QUESTION 2: Isn’t Gronkowski Just A Blocking Tight End?
Nope. Tight end Rob Gronkowski teased the media on a Friday conference call, saying he was just a “blocking tight end, baby,” but the 31-year old future Hall of Famer still showed that he could still be a weapon in the passing game. After being a non-factor in Tampa Bays’ first two games, the tight ends played a much larger role in the game plan on Sunday in Denver.

Bucs TE Rob Gronkowski – Photo by: Getty Images
Howard had three catches for 49 yards and was targeted four times, while Gronkowski was targeted seven times and caught six passes for 48 yards. Brady missed a wide-open Gronkowski in the end zone in the first half, overthrowing his good friend.

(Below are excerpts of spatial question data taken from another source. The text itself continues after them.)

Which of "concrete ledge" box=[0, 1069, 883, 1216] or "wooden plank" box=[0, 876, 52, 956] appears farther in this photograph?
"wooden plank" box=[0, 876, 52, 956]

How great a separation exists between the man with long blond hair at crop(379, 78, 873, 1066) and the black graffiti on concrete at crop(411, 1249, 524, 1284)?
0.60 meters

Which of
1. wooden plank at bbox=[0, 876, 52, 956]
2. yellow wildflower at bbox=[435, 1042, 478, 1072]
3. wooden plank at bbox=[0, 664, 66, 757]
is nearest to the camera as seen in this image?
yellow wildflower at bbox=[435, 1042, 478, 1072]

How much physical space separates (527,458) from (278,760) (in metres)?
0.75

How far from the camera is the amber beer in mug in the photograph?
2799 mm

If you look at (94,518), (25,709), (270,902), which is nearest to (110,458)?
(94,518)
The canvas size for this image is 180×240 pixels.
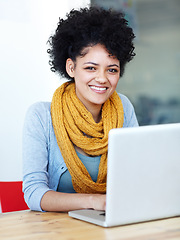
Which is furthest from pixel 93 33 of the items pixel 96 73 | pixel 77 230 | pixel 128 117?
pixel 77 230

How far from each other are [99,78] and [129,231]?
2.74 ft

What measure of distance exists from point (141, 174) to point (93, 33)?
891 millimetres

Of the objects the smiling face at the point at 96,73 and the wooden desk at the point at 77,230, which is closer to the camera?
the wooden desk at the point at 77,230

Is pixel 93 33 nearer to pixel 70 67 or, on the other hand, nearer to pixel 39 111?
pixel 70 67

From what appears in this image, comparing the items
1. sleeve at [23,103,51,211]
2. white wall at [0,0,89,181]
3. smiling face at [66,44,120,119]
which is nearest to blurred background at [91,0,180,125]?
white wall at [0,0,89,181]

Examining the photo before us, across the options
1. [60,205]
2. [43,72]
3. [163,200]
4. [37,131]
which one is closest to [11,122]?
[43,72]

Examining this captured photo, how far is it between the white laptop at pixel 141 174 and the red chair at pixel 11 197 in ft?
2.52

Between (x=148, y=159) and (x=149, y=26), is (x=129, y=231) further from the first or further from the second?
(x=149, y=26)

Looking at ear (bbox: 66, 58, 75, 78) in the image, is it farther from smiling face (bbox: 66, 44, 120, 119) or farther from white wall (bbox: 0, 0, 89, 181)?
white wall (bbox: 0, 0, 89, 181)

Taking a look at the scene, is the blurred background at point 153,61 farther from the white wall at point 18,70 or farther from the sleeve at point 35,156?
the sleeve at point 35,156

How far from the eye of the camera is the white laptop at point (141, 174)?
112cm

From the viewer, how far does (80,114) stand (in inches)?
76.5

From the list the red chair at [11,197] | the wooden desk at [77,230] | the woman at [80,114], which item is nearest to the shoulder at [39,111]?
the woman at [80,114]

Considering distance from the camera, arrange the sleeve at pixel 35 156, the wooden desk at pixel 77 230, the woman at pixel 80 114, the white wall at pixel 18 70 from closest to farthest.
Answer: the wooden desk at pixel 77 230
the sleeve at pixel 35 156
the woman at pixel 80 114
the white wall at pixel 18 70
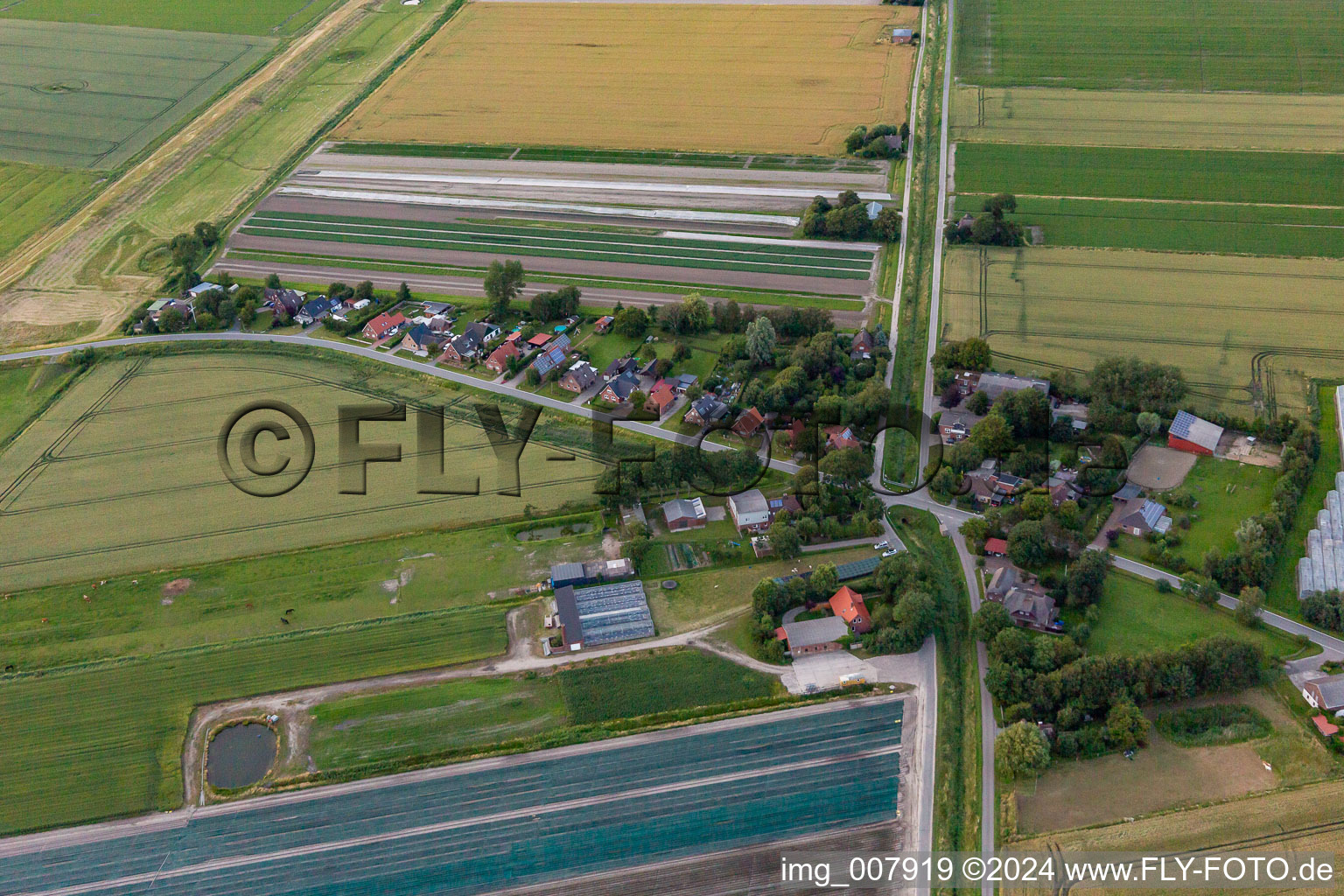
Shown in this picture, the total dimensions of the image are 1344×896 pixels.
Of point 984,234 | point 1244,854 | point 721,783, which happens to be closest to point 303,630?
point 721,783

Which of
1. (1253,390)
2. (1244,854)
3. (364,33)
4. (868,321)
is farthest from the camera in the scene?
(364,33)

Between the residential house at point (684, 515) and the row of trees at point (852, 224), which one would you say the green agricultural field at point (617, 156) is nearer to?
the row of trees at point (852, 224)

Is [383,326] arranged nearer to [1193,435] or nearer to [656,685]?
[656,685]

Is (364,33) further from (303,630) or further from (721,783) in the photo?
(721,783)

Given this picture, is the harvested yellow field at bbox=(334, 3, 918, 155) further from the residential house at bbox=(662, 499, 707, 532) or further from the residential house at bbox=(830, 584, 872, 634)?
the residential house at bbox=(830, 584, 872, 634)

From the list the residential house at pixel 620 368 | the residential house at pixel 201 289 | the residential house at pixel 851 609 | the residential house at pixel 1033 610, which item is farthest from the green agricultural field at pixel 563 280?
the residential house at pixel 1033 610

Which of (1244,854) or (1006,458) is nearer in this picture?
(1244,854)
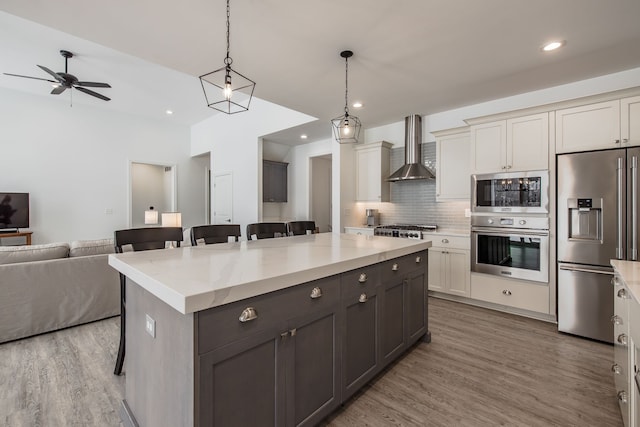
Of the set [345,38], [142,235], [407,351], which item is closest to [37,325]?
[142,235]

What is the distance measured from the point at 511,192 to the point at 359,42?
240cm

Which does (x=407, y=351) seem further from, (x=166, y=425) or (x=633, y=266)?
(x=166, y=425)

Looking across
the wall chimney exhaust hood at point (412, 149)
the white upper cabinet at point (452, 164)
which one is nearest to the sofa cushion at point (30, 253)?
the wall chimney exhaust hood at point (412, 149)

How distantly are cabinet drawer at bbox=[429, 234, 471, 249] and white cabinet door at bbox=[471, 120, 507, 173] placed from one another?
88 cm

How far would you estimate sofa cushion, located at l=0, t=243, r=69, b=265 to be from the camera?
8.85 feet

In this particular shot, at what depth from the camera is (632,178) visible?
2.63 m

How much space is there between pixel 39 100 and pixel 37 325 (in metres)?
5.00

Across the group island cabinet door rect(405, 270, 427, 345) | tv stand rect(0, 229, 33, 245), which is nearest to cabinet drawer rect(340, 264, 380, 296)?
island cabinet door rect(405, 270, 427, 345)

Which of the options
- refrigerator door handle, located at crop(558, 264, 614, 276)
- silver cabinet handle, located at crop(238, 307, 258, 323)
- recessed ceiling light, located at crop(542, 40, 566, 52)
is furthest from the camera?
refrigerator door handle, located at crop(558, 264, 614, 276)

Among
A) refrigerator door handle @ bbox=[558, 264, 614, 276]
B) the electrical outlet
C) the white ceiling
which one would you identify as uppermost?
the white ceiling

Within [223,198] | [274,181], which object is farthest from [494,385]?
[223,198]

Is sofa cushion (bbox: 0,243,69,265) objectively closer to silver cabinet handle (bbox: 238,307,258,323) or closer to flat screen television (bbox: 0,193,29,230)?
silver cabinet handle (bbox: 238,307,258,323)

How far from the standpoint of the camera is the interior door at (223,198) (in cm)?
636

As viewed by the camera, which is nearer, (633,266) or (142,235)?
(633,266)
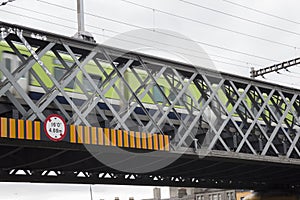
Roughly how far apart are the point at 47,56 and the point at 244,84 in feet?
24.1

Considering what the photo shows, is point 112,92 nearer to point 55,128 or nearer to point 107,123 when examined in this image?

“I just knew that if I kept week-in, week-out just practicing hard, doing what we need to do, it was going to click,” Gronkowski said. “I’ve been in the league for a while and there are some games where you just get any looks and then there are some games where you get a lot of looks. There are some games where I’m just not clicking and everything’s just not clicking. I’m here just getting better week-in, week-out and fix the problems when there [are] problems and things aren’t going right. That’s the grind of the football season. I did definitely have the faith that I was going to get involved in the passing game and it happened today. I truly believe that we can keep getting better.”
2 BOLD PREDICTIONS
PREDICTION 1: Succop Will Remain Perfect – Sort Of
Technically, new Bucs kicker Ryan Succop is perfect on his field goal and extra point attempts that have gone beyond the line of scrimmage. The only issue is that Succop has had a field goal blocked as well as an extra point blocked. The blocked PAT occurred on Sunday in Denver when a Broncos defender leaped over the Bucs offensive line to deny Succop and Tampa Bay of an extra point. There wasn’t anything Succop could have done about that.

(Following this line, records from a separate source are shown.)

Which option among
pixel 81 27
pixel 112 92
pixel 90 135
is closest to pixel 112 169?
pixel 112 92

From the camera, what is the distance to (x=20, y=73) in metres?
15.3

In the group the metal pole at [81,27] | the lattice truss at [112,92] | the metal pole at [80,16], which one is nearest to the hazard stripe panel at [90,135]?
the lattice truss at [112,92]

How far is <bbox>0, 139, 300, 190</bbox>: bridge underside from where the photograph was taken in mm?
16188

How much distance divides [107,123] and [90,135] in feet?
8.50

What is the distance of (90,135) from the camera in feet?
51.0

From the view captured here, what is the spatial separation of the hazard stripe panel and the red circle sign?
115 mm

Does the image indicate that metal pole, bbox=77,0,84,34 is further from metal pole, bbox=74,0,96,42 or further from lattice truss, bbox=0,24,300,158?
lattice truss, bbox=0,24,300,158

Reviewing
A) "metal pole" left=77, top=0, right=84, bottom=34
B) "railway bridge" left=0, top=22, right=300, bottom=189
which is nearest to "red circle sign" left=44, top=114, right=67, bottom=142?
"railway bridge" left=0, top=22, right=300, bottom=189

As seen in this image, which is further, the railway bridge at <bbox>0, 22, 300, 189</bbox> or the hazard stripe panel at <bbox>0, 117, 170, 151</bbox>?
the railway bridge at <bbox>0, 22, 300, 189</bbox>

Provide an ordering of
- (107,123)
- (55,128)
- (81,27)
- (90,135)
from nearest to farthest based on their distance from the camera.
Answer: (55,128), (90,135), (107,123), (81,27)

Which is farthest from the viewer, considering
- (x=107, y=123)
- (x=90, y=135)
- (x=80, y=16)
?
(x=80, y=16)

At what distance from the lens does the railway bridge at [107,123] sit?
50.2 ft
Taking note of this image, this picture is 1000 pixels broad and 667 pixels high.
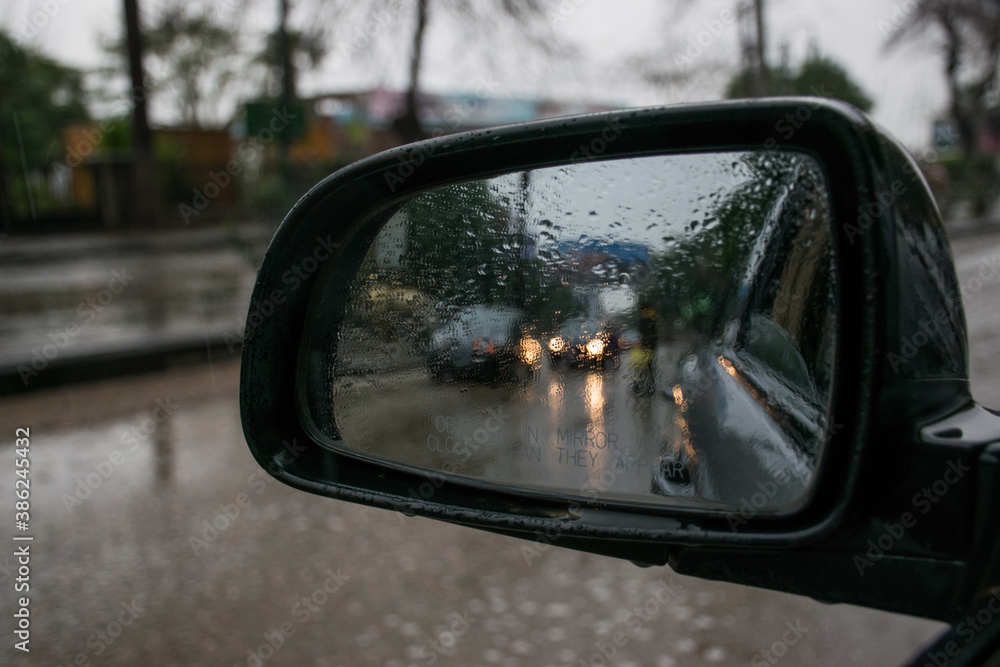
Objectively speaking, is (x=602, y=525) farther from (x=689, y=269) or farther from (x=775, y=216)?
(x=775, y=216)

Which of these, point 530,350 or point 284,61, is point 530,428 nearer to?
point 530,350

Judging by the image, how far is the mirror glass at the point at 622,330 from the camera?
1.11m

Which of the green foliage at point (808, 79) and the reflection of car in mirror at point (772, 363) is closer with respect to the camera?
the reflection of car in mirror at point (772, 363)

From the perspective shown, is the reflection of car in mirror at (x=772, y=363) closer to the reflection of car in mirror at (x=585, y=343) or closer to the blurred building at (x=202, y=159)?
the reflection of car in mirror at (x=585, y=343)

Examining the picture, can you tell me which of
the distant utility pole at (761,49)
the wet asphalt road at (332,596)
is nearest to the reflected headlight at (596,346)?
the wet asphalt road at (332,596)

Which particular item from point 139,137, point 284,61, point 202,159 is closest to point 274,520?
point 284,61

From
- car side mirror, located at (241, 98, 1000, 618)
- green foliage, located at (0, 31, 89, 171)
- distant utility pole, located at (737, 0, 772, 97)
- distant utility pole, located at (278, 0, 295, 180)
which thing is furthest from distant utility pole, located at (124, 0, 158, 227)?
car side mirror, located at (241, 98, 1000, 618)

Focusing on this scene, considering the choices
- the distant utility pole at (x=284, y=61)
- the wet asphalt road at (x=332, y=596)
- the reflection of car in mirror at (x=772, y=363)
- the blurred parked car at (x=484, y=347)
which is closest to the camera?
the reflection of car in mirror at (x=772, y=363)

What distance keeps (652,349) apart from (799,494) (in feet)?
0.86

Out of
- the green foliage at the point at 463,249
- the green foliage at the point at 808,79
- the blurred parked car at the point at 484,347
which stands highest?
the green foliage at the point at 808,79

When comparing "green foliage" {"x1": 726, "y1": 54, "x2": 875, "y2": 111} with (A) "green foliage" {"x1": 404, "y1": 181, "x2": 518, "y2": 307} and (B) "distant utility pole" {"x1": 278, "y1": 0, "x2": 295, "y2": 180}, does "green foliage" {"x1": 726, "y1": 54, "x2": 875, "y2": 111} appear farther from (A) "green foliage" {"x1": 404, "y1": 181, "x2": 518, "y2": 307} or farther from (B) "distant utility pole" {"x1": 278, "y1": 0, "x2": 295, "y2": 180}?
(A) "green foliage" {"x1": 404, "y1": 181, "x2": 518, "y2": 307}

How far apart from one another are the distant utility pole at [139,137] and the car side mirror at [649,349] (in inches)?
765

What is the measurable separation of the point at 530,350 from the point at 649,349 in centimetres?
16

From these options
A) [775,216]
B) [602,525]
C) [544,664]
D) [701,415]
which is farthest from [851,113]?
[544,664]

Succop did connect on a 43-yard field goal in the first quarter and a 35-yard field goal in the third quarter, and was true on his first two extra points. Succop is officially 4-of-5 (80 percent) on field goals this year, is 6-of-7 on extra points (85.7). As long as he doesn’t have any kicks blocked on Sunday, look for Succop to have a perfect day against the Chargers on Sunday.

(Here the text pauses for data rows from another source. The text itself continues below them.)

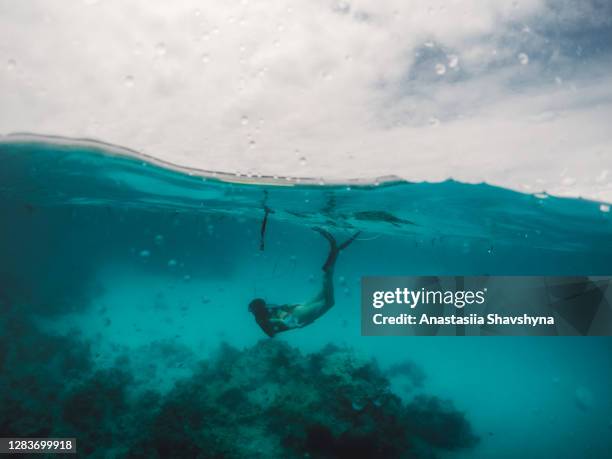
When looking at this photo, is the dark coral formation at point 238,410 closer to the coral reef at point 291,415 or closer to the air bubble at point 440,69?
the coral reef at point 291,415

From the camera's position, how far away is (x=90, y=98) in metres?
7.42

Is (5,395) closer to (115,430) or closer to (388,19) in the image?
(115,430)

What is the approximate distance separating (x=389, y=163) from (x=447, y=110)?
2.09m

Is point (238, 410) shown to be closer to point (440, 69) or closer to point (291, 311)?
point (291, 311)

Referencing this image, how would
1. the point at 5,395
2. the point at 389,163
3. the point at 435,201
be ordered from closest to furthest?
the point at 389,163 → the point at 435,201 → the point at 5,395

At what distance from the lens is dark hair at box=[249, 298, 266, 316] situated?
36.8 feet

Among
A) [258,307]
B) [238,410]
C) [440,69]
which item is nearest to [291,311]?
[258,307]

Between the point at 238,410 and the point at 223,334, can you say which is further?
the point at 223,334

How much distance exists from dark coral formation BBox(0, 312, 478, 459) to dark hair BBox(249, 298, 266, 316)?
5414 mm

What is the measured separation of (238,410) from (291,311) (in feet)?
18.5

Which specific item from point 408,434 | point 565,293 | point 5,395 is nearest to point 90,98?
point 5,395

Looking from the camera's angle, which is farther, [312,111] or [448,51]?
[312,111]

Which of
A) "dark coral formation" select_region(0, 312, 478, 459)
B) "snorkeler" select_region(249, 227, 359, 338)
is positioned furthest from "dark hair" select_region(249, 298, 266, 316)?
"dark coral formation" select_region(0, 312, 478, 459)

PREDICTION 2: Bucs Will Continue To Take Advantage Of Backup QBs
After the Bucs dispatched Broncos backup quarterback Jeff Driskel on Sunday, Tampa Bay will continue to take on some backup quarterbacks in the coming weeks. Up next is Los Angeles QB Justin Herbert, the Chargers’ first-round pick.

Chargers QB Justin Herbert – Photo by: Getty Images
Herbert is 0-2 as a starter, as the Chargers (1-2) lost to the Panthers on Sunday, 21-16. Herbert, who is filling in for starter Tyrod Taylor, who has a broken rib and is also recuperating from a punctured lung, passed for 339 yards in the loss with one touchdown, one interception and one fumble.
The following week, the Bucs travel to Chicago to play the Bears (3-0) on Thursday Night Football. The Bears benched starter Mitchell Trubisky in Sunday’s win at Atlanta and Nick Foles engineered the comeback. The Bucs should win the next two games against the lesser quarterbacks, although Foles beat Brady head-to-head in Super Bowl LII when he was the QB of the Philadelphia Eagles.
Expect a heavy dose of blitzing from defensive coordinator Todd Bowles, who blitzes more than any defensive coordinator in the NFL, against Herbert on Sunday. The Bucs defense has recorded 12 sacks this season, and is averaging four QB captures per game. Pittsburgh leads the league with 18 sacks through three games, followed by Washington with 14 and then Tampa Bay.